┌─ Extracted text

The formalin ethyl acetate method is used to concentrate stool before staining with a modified acid-fast stain, because routine laboratory examination of stool for ova and parasites does not detect Cryptosporidium. [1, 24] This technique stains oocysts pink or red, whereas fecal debris or yeast assumes the color of blue or green counterstain. Oocysts are small (4-6 μm in diameter) and can be missed without a very careful examination of the slide.
Because shedding may be intermittent, examine at least 3 stool specimens collected on separate days before considering the test results negative. Fecal leukocytes are not found in stool specimens, because invasion does not occur below the epithelial layer of the mucosa. Other testing strategies include the following:
GI biopsy specimens can be used instead of stool specimens; a high concentration of oocysts is seen in the jejunum
Electron microscopy of stool or biopsy specimens can also be performed for direct visualization of oocysts
For research purposes and for species identification, PCR assays are used
Serologic detection of specific anti- Cryptosporidium antibodies is primarily used as a research or epidemiologic tool
Evaluation of Immune Function
Lymphocyte subset analysis
CD4+ lymphocyte counts predict the duration of disease in patients infected with HIV. When the counts are greater than 150 cells/μL, the diarrhea is likely to resolve spontaneously. With lower counts, however, the diarrhea may be chronic. Counts are typically less than 50 cells/μL in patients with either biliary involvement or choleralike syndromes.
Prolonged diarrhea caused by cryptosporidiosis may warrant HIV testing.
Children with chronic diarrhea from cryptosporidiosis should be screened for primary immunodeficiencies associated with depressed cellular immune function. The most commonly identified immunodeficiency is hyper-IgM syndrome, which can be identified by antibody screening. T-cell deficiencies can be identified by examining lymphocyte numbers and subsets. 
Abdominal Ultrasonography and ERCP
Dilated or irregular intrahepatic and extrahepatic bile ducts, along with a thickened gallbladder, as detected with abdominal ultrasonography, indicate biliary involvement.
Endoscopic retrograde cholangiopancreatography (ERCP) is often needed to diagnose sclerosing cholangitis or papillary stenosis.
ERCP identification of Cryptosporidium oocysts in bile or intracellular forms on biopsy confirms the diagnosis of biliary cryptosporidiosis. Papillary stenosis may be present and responds symptomatically to endoscopic sphincterotomy, often with stent placement.

└─
┌─ Entries provided

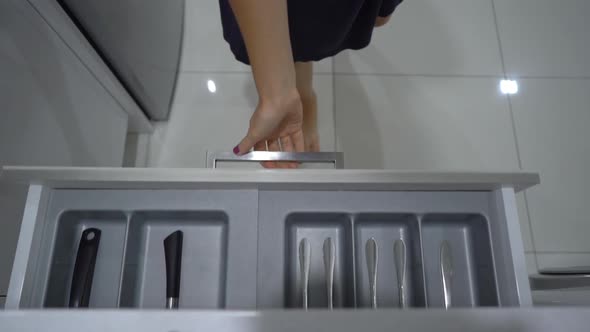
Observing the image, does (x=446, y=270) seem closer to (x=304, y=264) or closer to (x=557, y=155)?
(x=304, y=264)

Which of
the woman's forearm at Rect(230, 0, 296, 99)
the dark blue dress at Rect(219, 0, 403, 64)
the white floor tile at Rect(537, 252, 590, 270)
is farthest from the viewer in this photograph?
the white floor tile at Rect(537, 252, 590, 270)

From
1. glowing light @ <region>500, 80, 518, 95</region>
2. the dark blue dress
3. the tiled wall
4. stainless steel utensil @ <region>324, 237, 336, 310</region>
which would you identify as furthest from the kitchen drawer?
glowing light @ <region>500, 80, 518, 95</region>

└─
┌─ Entries provided

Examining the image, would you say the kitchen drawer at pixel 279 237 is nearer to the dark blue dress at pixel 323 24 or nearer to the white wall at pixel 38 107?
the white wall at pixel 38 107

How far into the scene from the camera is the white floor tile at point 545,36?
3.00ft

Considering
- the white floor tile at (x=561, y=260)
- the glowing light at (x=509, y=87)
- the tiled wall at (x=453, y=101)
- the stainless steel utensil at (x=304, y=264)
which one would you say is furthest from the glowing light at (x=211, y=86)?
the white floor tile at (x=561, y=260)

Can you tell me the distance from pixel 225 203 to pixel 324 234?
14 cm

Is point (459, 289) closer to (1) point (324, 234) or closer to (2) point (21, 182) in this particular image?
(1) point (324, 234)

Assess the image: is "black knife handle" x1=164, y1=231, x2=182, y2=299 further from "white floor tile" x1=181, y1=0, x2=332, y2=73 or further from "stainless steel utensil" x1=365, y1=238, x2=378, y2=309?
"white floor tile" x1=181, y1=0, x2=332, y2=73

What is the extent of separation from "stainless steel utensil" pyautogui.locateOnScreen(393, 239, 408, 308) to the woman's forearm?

└─
┌─ Entries provided

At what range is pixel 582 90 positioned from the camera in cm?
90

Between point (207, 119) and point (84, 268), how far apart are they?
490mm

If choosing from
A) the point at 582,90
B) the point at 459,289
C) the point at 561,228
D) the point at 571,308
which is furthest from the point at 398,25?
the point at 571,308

└─

Transcribe the passage on diagnosing cryptosporidiosis from "Prolonged diarrhea caused" up to and including "or papillary stenosis.".

Solution:
Prolonged diarrhea caused by cryptosporidiosis may warrant HIV testing.
Children with chronic diarrhea from cryptosporidiosis should be screened for primary immunodeficiencies associated with depressed cellular immune function. The most commonly identified immunodeficiency is hyper-IgM syndrome, which can be identified by antibody screening. T-cell deficiencies can be identified by examining lymphocyte numbers and subsets. 
Abdominal Ultrasonography and ERCP
Dilated or irregular intrahepatic and extrahepatic bile ducts, along with a thickened gallbladder, as detected with abdominal ultrasonography, indicate biliary involvement.
Endoscopic retrograde cholangiopancreatography (ERCP) is often needed to diagnose sclerosing cholangitis or papillary stenosis.